**Extrait du texte**

Entretien avec Donald Fyson

Donald Fyson, professeur titulaire au Département des sciences historiques de l’Université Laval, est spécialiste de l’histoire du Québec aux XVIIIe, XIXe et XXe siècles et notamment de l’histoire sociale, socio-juridique et sociopolitique. Il s’intéresse aux rapports entre État, droit et société, en particulier à la justice criminelle et civile, la police et l’administration locale. Il mène actuellement des recherches sur les effets juridiques et sociaux de la Conquête britannique du Québec, sur la justice pénale à Québec de 1760 à 1965, sur la peine capitale au Québec de 1760 à 1867, sur l’emprisonnement au Québec de 1760 à 1960 et sur la violence interpersonnelle au Québec / Bas-Canada. Il est membre du Centre interuniversitaire d’études québécoises et du Centre d’histoire des régulations sociales.

Entretien par Cory Verbauwhede.

Cory Verbauwhede: Vous êtes affilié au Centre d’histoire des régulations sociales. Parlez-nous un peu de votre lien avec le centre.

Donald Fyson: Je suis progressiste et le CHRS se démarque par sa vocation à mener des recherches d’un point de vue progressiste. C’est très important à un moment où le populisme de droite gagne en importance au Québec. Même si ce mouvement politique affecte surtout la vision de l’histoire que diffusent les médias de masse et moins celle ayant cours dans les universités québécoises, l’histoire professionnelle est de plus en plus marginalisée dans l’espace public. La vision sociale et engagée du centre peut en partie contrecarrer une telle désaffectation de la recherche historique sérieuse.

**Données**
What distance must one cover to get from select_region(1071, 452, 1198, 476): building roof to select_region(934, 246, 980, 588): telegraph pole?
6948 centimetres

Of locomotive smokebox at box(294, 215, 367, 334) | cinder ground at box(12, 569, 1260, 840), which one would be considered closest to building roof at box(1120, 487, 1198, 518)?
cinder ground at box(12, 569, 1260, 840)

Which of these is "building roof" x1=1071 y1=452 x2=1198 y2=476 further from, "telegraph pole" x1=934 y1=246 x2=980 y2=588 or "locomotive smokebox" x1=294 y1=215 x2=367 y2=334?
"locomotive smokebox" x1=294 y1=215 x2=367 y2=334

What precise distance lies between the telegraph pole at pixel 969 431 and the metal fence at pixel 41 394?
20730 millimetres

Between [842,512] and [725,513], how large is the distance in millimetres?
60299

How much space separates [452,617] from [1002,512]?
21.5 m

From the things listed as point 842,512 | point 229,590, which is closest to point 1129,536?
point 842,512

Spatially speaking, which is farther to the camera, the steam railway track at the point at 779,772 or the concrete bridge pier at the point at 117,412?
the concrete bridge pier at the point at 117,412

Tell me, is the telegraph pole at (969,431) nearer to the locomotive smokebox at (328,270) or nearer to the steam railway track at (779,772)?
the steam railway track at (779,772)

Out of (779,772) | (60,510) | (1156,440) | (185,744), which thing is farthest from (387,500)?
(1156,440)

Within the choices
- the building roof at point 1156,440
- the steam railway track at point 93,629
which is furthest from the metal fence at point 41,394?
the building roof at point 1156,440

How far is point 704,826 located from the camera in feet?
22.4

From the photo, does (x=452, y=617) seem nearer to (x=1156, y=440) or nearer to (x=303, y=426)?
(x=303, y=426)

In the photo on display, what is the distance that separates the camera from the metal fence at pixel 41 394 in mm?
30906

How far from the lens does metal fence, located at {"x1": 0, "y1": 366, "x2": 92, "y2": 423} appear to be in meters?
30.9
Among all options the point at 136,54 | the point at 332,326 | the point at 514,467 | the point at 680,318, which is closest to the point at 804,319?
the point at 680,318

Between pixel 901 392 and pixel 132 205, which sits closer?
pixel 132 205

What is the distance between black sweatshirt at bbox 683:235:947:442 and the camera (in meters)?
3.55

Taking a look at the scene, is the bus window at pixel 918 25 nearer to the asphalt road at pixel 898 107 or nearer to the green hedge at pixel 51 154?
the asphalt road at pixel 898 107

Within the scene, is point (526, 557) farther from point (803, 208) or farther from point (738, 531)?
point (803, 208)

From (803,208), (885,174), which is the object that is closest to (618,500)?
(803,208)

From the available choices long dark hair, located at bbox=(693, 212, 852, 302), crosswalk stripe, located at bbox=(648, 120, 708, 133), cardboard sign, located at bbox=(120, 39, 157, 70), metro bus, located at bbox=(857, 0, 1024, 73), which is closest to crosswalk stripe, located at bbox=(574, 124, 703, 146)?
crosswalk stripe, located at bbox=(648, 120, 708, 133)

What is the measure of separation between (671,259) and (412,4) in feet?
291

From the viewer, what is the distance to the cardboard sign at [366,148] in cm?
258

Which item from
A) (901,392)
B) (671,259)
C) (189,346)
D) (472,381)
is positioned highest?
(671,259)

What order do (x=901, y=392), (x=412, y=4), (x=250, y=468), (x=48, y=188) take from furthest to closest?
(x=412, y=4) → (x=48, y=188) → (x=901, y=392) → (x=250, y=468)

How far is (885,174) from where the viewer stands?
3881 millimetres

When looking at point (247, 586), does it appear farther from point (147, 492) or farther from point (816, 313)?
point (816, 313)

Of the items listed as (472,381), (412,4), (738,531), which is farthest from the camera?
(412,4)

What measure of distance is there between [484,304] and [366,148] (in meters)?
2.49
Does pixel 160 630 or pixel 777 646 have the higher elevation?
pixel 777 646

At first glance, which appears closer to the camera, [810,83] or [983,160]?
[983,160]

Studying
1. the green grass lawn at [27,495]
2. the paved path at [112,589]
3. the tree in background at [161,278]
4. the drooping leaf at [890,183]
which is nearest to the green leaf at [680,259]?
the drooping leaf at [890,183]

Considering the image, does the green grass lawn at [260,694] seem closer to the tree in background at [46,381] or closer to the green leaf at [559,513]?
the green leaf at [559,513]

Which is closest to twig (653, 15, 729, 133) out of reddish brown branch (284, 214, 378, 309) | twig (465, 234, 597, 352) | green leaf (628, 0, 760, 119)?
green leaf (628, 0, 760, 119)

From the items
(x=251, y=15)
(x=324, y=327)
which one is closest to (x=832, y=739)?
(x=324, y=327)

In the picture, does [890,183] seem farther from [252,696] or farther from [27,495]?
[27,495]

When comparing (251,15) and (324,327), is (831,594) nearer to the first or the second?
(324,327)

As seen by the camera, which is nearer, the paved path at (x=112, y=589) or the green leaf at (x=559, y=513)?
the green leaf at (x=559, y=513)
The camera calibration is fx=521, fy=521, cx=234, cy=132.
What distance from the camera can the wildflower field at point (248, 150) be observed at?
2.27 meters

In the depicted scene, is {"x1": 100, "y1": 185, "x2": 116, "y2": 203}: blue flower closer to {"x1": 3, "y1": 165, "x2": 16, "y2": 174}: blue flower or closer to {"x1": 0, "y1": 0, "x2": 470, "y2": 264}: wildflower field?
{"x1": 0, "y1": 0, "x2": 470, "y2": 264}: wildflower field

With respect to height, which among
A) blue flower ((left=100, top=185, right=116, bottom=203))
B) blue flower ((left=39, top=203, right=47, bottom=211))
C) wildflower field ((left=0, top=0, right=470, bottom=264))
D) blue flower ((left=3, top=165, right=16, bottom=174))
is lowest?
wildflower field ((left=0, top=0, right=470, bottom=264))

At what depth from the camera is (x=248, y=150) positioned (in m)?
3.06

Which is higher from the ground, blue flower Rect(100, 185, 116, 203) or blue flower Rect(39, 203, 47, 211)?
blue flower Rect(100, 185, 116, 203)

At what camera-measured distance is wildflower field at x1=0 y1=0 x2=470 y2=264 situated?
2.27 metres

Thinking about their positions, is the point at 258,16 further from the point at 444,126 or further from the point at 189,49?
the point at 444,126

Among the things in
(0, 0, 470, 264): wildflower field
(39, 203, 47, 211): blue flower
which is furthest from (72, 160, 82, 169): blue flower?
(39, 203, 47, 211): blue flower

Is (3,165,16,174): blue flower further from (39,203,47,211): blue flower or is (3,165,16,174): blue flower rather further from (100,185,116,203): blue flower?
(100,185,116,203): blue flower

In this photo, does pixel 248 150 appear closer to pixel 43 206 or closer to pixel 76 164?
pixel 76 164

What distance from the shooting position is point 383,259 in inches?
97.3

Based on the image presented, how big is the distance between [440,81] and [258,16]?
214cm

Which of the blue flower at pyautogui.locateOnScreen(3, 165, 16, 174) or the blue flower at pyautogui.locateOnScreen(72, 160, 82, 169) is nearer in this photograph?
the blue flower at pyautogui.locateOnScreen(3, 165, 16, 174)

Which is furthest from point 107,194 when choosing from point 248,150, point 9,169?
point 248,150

**Exercices**
1. Les affirmations suivantes concordent-elles avec l'entretien avec Donald Fyson ? Pour chacune, répondez par oui ou par non et citez textuellement les mots décisifs de l'entretien.
(a) Donald Fyson enseigne au Département des sciences historiques de l'Université Laval.
(b) Ses recherches sur la peine capitale au Québec portent sur la période de 1760 à 1960.
(c) Selon lui, le populisme de droite touche surtout la vision de l'histoire qui a cours dans les universités québécoises.
2. Poursuivez l'entretien avec Donald Fyson à partir de sa dernière phrase.
Les lignes n'ont ici aucune utilité.

**Réponses**
1.
(a) Oui : « professeur titulaire au Département des sciences historiques de l’Université Laval ».
(b) Non : « sur la peine capitale au Québec de 1760 à 1867 ».
(c) Non : « affecte surtout la vision de l’histoire que diffusent les médias de masse et moins celle ayant cours dans les universités québécoises ».

2.
J’ai par ailleurs toujours partagé une passion pour la recherche empirique avec Jean-Marie [Fecteau] et les chercheurs du centre. Une constante dans les travaux du centre a été l’utilisation de techniques comme les analyses quantitatives et les bases de données pour appuyer les textes publiés.

Le centre me permet enfin d’être connecté à une communauté intellectuelle dynamique qui prend au sérieux la notion des régulations sociales, tout en évitant d’en faire un dogme. Sans sombrer dans les excès unidimensionnels de la notion de contrôle social, ce cadre théorique permet de comprendre l’évolution des politiques sociales du XVIIIe au XXe siècles comme une réponse aux tensions au sein du corps social et se prête bien à mon principal terrain de recherches qu’est la justice criminelle au Québec/Canada depuis 1760.

CV: Vous avez justement débattu de ce cadre théorique avec Jean-Marie Fecteau, notamment dans des échanges publiés dans la Revue d’histoire de l’Amérique française.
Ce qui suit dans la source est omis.